BBC NEWS | Asia-Pacific | Rows may overshadow Asian summits

BBC NEWS | Asia-Pacific | Rows may overshadow Asian summits Rows may overshadow Asian summits
By Jonathan Kent
BBC News, Kuala Lumpur

East Asia's leaders are gathering in the Malaysian capital Kuala Lumpur for talks which could shape the economic future for half the world's population.

However, the situation in Burma and an ongoing row between Japan and its neighbours could overshadow attempts to make trade deals at the Asean summit.

The next three days will see a dizzying series of meetings.

Leaders of Asean's 10 south-east Asian countries will also meet premiers from India, China, Japan and South Korea.

Then on Wednesday, the inaugural East Asia summit will bring them all together with Australia and New Zealand as well.
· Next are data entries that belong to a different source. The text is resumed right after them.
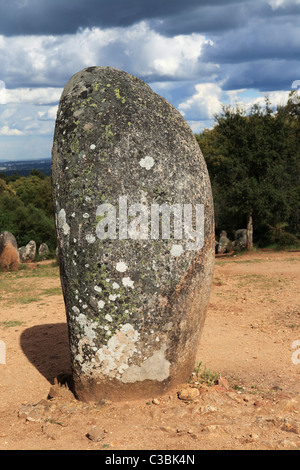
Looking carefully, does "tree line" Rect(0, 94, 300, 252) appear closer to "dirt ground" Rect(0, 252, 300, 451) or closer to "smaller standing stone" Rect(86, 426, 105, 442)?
"dirt ground" Rect(0, 252, 300, 451)

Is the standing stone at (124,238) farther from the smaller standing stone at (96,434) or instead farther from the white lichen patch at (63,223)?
the smaller standing stone at (96,434)

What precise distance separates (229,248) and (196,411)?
65.4 feet

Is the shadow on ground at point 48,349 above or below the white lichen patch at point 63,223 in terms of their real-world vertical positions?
below

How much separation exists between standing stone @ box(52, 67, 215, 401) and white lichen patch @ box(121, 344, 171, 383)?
0.01m

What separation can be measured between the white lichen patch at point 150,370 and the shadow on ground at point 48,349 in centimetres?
161

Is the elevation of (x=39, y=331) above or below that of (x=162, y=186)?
below

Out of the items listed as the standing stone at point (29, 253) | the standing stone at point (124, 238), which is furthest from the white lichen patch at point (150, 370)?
the standing stone at point (29, 253)

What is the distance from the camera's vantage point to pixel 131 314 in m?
5.27

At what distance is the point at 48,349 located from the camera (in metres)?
8.52

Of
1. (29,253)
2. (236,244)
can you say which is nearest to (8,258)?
(29,253)

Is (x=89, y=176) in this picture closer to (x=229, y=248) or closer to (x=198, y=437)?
(x=198, y=437)

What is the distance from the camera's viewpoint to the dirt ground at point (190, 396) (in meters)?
4.70

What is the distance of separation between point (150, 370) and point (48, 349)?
143 inches

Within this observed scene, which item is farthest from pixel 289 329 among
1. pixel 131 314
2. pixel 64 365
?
pixel 131 314
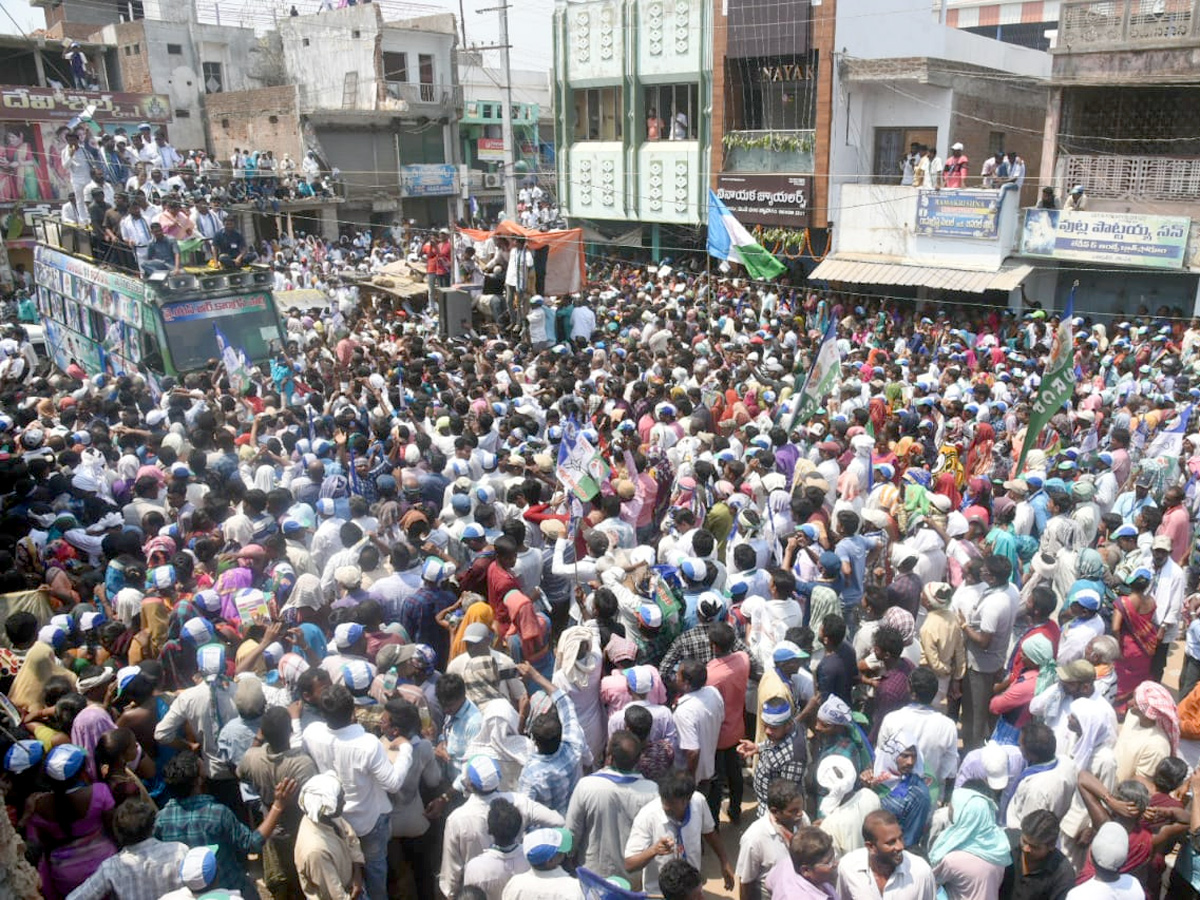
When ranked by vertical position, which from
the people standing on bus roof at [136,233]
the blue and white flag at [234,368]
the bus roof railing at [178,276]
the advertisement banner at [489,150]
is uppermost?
the advertisement banner at [489,150]

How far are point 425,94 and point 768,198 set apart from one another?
20.4m

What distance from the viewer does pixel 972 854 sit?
12.5 feet

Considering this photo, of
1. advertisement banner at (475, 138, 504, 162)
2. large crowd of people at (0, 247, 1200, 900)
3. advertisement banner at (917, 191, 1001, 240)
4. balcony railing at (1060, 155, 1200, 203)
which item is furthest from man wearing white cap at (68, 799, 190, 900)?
advertisement banner at (475, 138, 504, 162)

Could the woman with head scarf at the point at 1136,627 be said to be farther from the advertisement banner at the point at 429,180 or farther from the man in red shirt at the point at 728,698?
the advertisement banner at the point at 429,180

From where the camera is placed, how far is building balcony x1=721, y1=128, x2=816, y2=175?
22.1 metres

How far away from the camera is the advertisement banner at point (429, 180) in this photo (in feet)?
120

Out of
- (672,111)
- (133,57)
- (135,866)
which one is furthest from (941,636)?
(133,57)

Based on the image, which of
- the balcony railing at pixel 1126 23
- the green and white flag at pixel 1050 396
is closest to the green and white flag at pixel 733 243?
the green and white flag at pixel 1050 396

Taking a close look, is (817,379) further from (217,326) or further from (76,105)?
(76,105)

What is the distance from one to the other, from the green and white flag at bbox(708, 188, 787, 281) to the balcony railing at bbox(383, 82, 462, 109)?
26.1m

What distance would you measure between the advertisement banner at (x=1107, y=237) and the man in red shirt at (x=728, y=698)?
15.5m

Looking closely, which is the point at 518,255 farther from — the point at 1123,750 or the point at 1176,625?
the point at 1123,750

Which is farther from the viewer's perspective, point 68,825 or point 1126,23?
point 1126,23

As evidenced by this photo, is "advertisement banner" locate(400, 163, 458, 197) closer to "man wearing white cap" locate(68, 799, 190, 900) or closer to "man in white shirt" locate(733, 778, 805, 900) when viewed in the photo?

Even Russia's President Vladimir Putin is here on the sidelines.

Japan scolded

There is much talk of free trade agreements, of economic cooperation and integration.

There have been calls for the region to work together to develop new oil refineries and energy sources.
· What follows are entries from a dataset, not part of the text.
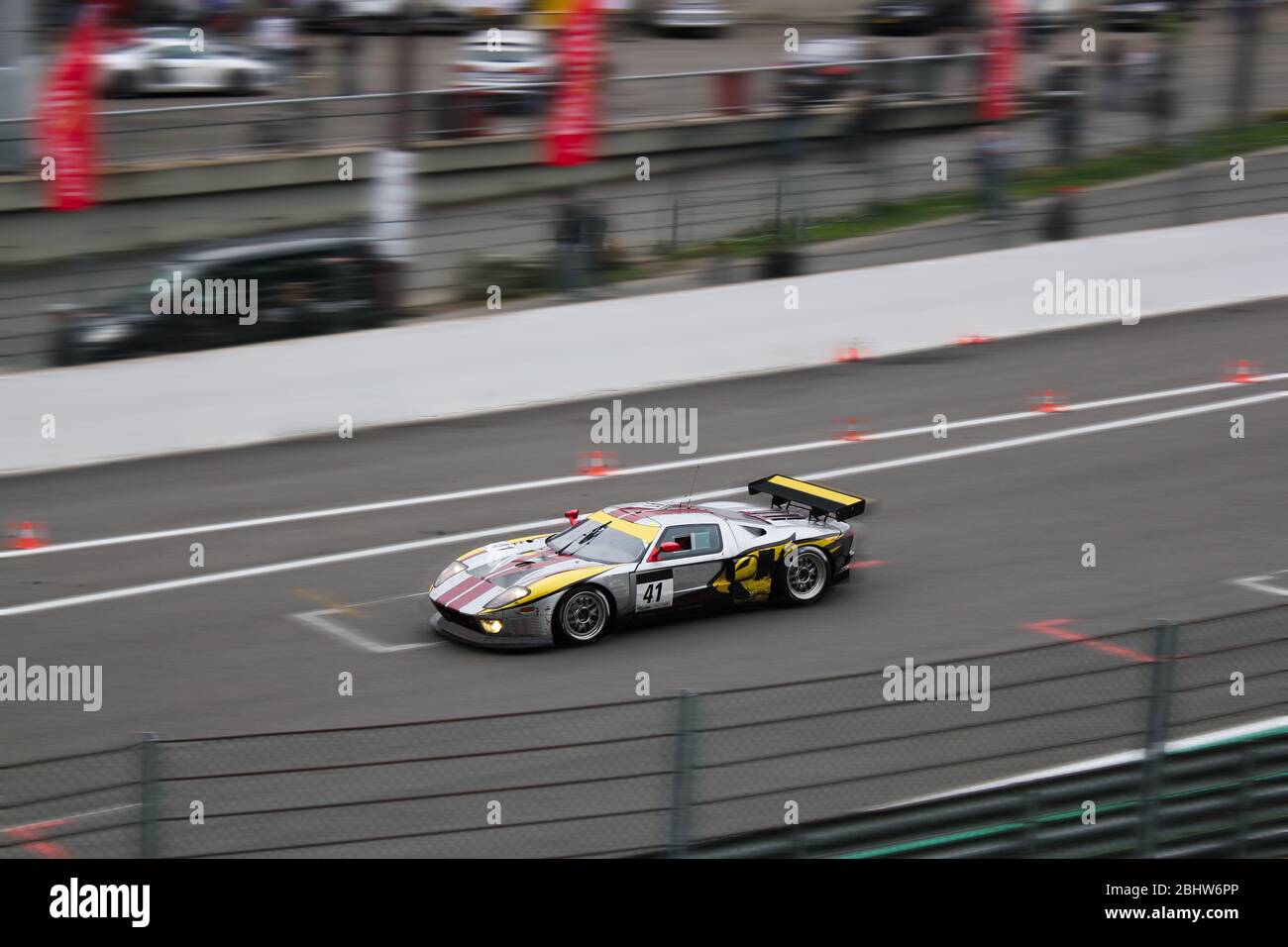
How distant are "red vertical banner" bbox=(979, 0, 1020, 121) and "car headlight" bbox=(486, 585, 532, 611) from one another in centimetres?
2069

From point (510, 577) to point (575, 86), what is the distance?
13241 mm

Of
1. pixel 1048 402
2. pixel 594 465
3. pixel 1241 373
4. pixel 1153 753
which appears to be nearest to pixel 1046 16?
pixel 1241 373

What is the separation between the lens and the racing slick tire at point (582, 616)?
1206 centimetres

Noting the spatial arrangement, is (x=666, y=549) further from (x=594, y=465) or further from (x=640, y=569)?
(x=594, y=465)

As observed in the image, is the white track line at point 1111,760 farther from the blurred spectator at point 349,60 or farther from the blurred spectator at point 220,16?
the blurred spectator at point 220,16

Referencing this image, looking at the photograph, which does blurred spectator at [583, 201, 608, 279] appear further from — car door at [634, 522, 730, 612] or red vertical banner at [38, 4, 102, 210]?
car door at [634, 522, 730, 612]

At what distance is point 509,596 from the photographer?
1199 cm

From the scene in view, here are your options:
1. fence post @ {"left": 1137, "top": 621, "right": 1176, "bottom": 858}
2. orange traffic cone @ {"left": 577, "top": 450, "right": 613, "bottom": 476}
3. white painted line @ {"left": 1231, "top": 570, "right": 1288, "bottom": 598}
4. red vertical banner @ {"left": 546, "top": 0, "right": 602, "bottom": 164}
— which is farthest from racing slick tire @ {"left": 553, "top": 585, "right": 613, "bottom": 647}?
red vertical banner @ {"left": 546, "top": 0, "right": 602, "bottom": 164}

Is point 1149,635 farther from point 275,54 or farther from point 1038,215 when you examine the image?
point 275,54

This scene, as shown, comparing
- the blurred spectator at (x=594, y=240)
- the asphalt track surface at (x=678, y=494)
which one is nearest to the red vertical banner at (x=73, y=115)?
the asphalt track surface at (x=678, y=494)

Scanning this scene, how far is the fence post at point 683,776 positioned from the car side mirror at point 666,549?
180 inches

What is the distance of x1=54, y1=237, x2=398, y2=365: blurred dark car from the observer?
1839 cm
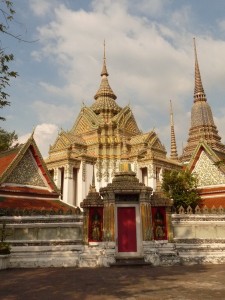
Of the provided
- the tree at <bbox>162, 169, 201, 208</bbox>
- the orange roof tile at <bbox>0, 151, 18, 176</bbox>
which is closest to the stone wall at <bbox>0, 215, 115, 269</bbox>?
the orange roof tile at <bbox>0, 151, 18, 176</bbox>

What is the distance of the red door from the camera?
14.7 m

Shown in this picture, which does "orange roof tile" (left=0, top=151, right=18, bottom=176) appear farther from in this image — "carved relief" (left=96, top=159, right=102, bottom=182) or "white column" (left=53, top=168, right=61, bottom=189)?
"carved relief" (left=96, top=159, right=102, bottom=182)

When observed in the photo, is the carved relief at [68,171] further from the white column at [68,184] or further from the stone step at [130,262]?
the stone step at [130,262]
On Wednesday the16 participating nations are due to sign a pledge to fight bird flu.

But all that risks being eclipsed.

Asean's leaders say they have secured an agreement to send a delegation to Burma which they hope will meet the country's opposition leader, Aung San Suu Kyi.

That may be enough to allow them to focus on other issues.

But Japan has again received a telling-off from both China and South Korea over its leader's continued visits to a shrine where war criminals are among those buried, so the annual three-way talks between north-east Asia's big players seem fated not to go ahead.